Google is now shining a light on an obscure aspect of human existence, helping us to think about human sustainability -- something difficult to imagine and seldom discussed. The Calico announcement heralds the dawn of an age in which the business community will turn its attention to sustainability.

We are heirs to a fatalistic tradition regarding the human predicament: Immortality is not possible (though many believe that some disembodied state of everlasting life is promised under certain conditions). Nevertheless human life thrives better in some circumstances than in others; certain environments are more dangerous or challenging for human life. Studies are already proliferating that document the impact of environment on well-being and life expectancy. We are paying more attention to determinants (such as water, air, buildings, foods, and medical care) of health and longevity, which leads us to the big question, where Google's quest will, no doubt, lead: Can the objective reality be managed to sustain human life for an unpredictable period of time?

I am not suggesting in any absolute sense that life, individually or in the aggregate, can be conserved to achieve immortality in all conditions and circumstances. Change is a constant, and it is not likely that we can freeze material realities to accommodate human existence. I am suggesting that we may discover and influence conditions whose equilibrium would allow the human lifespan to extend beyond predictable limits.

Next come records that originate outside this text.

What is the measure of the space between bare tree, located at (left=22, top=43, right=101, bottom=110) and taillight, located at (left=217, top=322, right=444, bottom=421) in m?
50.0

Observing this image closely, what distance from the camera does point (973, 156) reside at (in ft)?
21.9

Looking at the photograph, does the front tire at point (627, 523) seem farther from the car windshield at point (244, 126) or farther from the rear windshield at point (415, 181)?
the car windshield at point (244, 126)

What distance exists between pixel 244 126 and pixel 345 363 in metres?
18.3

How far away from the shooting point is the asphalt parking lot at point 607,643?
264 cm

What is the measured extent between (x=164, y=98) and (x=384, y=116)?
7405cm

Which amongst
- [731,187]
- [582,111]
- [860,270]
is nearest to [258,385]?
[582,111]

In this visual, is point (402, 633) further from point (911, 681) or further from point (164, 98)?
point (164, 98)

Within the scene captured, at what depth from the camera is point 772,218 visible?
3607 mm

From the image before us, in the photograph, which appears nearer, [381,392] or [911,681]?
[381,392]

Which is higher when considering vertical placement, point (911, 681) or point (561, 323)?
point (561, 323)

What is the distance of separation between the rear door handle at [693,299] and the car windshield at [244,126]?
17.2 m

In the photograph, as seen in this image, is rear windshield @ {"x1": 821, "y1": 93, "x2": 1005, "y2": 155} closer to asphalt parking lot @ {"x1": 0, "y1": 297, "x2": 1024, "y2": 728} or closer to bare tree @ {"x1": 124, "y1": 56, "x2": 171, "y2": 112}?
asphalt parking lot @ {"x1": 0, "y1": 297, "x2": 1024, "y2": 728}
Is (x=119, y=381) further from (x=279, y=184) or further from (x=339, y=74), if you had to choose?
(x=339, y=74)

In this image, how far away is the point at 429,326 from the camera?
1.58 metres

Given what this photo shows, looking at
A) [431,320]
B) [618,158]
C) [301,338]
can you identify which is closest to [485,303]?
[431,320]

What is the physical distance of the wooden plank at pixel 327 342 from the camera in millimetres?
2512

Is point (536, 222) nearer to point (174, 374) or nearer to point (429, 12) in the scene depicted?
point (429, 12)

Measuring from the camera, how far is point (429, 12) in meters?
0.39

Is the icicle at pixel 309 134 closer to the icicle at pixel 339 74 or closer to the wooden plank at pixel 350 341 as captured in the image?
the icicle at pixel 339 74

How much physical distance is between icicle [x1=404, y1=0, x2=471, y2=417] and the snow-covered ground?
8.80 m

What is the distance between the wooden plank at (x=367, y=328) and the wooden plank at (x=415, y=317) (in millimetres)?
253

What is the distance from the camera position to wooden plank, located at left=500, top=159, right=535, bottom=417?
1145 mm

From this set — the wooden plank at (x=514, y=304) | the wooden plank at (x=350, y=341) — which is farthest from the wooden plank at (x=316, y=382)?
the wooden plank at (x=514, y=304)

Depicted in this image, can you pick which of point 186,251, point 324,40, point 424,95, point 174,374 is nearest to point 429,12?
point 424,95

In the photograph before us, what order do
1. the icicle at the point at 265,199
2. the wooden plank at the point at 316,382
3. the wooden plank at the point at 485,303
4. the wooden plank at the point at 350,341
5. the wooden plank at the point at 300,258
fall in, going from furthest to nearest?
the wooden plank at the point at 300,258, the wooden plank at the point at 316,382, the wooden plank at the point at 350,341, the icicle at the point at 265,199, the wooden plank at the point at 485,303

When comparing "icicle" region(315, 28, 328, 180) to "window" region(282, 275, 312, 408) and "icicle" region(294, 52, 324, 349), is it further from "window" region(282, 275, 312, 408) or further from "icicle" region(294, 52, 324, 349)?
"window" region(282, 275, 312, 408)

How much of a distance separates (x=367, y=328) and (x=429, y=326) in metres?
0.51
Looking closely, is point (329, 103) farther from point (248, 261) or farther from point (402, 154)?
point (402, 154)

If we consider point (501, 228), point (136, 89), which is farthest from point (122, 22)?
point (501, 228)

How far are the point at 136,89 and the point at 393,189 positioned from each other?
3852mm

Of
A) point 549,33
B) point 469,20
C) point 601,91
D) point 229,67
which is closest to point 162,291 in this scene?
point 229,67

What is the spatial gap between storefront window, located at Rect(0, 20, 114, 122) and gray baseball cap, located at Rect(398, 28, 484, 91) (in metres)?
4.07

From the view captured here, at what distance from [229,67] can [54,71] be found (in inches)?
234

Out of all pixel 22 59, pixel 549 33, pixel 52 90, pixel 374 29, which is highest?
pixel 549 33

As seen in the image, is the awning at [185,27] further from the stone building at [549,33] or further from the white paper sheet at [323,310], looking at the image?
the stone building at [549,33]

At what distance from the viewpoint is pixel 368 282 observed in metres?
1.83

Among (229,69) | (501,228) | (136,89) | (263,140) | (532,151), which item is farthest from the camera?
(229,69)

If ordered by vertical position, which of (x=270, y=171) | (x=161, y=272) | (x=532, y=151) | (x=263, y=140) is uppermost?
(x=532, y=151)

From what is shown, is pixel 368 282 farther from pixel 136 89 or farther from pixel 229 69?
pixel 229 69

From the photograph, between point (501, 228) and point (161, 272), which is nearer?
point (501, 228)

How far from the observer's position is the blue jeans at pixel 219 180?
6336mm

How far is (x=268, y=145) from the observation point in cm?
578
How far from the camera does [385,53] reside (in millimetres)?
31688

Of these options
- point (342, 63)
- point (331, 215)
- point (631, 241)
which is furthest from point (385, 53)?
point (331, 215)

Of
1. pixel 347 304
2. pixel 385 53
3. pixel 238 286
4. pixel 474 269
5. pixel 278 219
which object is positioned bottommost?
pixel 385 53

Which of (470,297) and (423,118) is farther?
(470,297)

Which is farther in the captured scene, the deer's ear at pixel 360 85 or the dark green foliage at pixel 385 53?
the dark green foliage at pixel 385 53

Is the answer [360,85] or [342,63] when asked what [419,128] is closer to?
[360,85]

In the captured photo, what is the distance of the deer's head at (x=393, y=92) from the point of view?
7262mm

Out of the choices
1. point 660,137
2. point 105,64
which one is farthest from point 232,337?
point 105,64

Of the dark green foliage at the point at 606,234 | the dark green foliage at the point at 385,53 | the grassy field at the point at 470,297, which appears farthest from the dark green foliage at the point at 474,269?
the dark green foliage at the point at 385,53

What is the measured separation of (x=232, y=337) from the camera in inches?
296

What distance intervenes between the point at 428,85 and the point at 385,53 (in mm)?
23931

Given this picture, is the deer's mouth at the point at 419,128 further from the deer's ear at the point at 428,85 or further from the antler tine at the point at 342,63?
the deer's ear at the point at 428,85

In the past, social systems have lacked the technical sophistication to sustain life beyond rudimentary levels, and there has been little practical speculation about what appears improbable. Our mastery of the objective reality today is well beyond the imagination of our predecessors, and our descendants will likely develop technologies beyond our imagination that will enhance their powers over the material world. We have reached a propitious moment to inquire whether life-extending equilibrium is achievable. Giving breath to this idea will provoke naysayers. Some will question the desirability of such a state, seeing some intrinsic value in death; others will continue to believe that there are absolute boundaries to human ingenuity that preclude sustainability. But Google's Calico quest has also set some imaginations afire. Those who embark on this quest may be on a fool's errand. Nevertheless, they have begun. If human sustainability is achieved, Google will be celebrated as an emancipator.

The idea is too fresh to offer specific recommendations about next steps, but what is important is that a global business leader has invited us all to think more freely about the possible. Many will not see the immediate value, but for a few brave entrepreneurs it will power creativity and innovation. For that freedom we all owe a debt of gratitude to Google.